The civil society statement follows the revelation that the European Central Bank (ECB) has been pouring billions of euros into fossil fuel companies as part of its Corporate Sector Purchasing Programme (CSPP).
Within this scheme more commonly known as ‘quantitative easing’, the ECB delegates the purchase of corporate bonds to member states’ central banks in order to stimulate the Eurozone economy.
Despite the EU’s commitment, as part of the Paris Agreement, to align its financial flows with low-carbon development, the programme has since its inception in June 2016 seen frequent bond purchases from oil and gas companies like Shell, Total and REPSOL.
Friends of the Earth Europe’s economic justice campaigner Colin Roche said:
“It is scandalous that just six months after the Paris Agreement and in the middle of a climate crisis the European Central Bank launched a programme that has been pumping public money into fossil fuel corporations.
“For these companies, climate change is everyday business. The ECB must immediately stop funding climate chaos.”
The ECB still refuses to release any information on the individual value of its bond purchases and rejects calls for the publication of corporate beneficiaries’ names.
Even though civil society organisations have by now identified the companies benefitting from the programme by tracing the codes of individual bonds, the sums in question are still unknown.
Corporate Europe Observatory’s financial policy researcher Kenneth Haar condemned this obscurity:
“The ECB’s quantitative easing scheme is providing cash injections for polluters and it does so in the dark. What a disgraceful way to use public money.
“At the end of the day, the ECB is a public bank and should be accountable to Europe’s citizens and decision makers. It has to stop disguising its support for climate criminals and publish the exact value of each bond purchase.”
So far, around €67 billion have been invested in Europe’s biggest corporations as part of the quantitative easing programme. At the same time, investment needs for the EU’s climate transition are far from being met and citizens continue to face austerity.
Quantitative Easing for People’s Stan Jourdan added:
"If the mainstream financial sector is not yet ready to sufficiently fund EU climate action, central banks must play a bigger role.
“The ECB should channel part of its quantitative easing investments into environmentally sustainable sectors and help create employment in future-proof green industries.

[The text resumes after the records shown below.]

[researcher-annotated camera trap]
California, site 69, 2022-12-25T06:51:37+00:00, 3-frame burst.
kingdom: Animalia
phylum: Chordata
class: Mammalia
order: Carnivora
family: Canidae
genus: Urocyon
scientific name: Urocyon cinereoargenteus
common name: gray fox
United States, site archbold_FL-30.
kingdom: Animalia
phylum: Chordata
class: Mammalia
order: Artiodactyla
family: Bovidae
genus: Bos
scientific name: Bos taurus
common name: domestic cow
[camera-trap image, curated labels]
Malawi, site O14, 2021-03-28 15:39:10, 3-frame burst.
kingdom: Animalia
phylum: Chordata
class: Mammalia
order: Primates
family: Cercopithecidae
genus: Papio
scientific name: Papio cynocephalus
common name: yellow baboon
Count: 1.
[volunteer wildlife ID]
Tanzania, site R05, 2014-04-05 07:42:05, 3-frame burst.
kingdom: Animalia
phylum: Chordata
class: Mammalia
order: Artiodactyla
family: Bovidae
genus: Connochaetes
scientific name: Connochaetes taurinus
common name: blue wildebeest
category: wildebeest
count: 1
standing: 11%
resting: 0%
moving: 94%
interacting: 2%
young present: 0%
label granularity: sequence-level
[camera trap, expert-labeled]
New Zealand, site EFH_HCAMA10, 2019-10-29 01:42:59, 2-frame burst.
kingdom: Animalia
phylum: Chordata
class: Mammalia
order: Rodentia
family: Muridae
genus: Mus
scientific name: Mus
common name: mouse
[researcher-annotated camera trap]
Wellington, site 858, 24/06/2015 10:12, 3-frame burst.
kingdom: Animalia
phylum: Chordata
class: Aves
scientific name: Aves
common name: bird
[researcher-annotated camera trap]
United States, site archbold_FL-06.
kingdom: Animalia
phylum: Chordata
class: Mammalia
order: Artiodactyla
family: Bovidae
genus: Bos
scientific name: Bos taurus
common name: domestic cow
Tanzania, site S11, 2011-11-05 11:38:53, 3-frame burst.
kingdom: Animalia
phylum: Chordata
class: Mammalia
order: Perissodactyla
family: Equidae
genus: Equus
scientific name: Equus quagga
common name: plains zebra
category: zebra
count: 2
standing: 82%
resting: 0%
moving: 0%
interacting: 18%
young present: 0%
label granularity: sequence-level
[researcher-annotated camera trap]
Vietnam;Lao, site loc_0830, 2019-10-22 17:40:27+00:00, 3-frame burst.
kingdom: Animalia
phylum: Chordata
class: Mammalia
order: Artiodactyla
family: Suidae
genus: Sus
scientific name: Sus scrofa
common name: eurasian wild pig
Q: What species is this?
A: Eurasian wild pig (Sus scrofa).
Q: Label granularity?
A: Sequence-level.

So far, the bank has been doing the exact opposite."
Notes to Editors:
70 organisations have signed on to the civil society statement, demanding the ECB stop investing in companies which exacerbate climate change. Read the statement and consult the full list of signatories here.
While the ECB is investing in fossil fuel corporations, the need for green investments continues to grow. In the coming decades, the international community will need to spend trillions of euro to create the necessary infrastructure to keep climate change under 2°C degrees. For the European Union alone, annual investments of around €379 billion will be necessary during the 2020-2030 period in order to reach the EU’s 2030 climate and energy targets.
The 2015 Paris Agreement on climate change includes the commitment to align financial flows with a pathway towards low greenhouse gas emissions and climate-resilient development.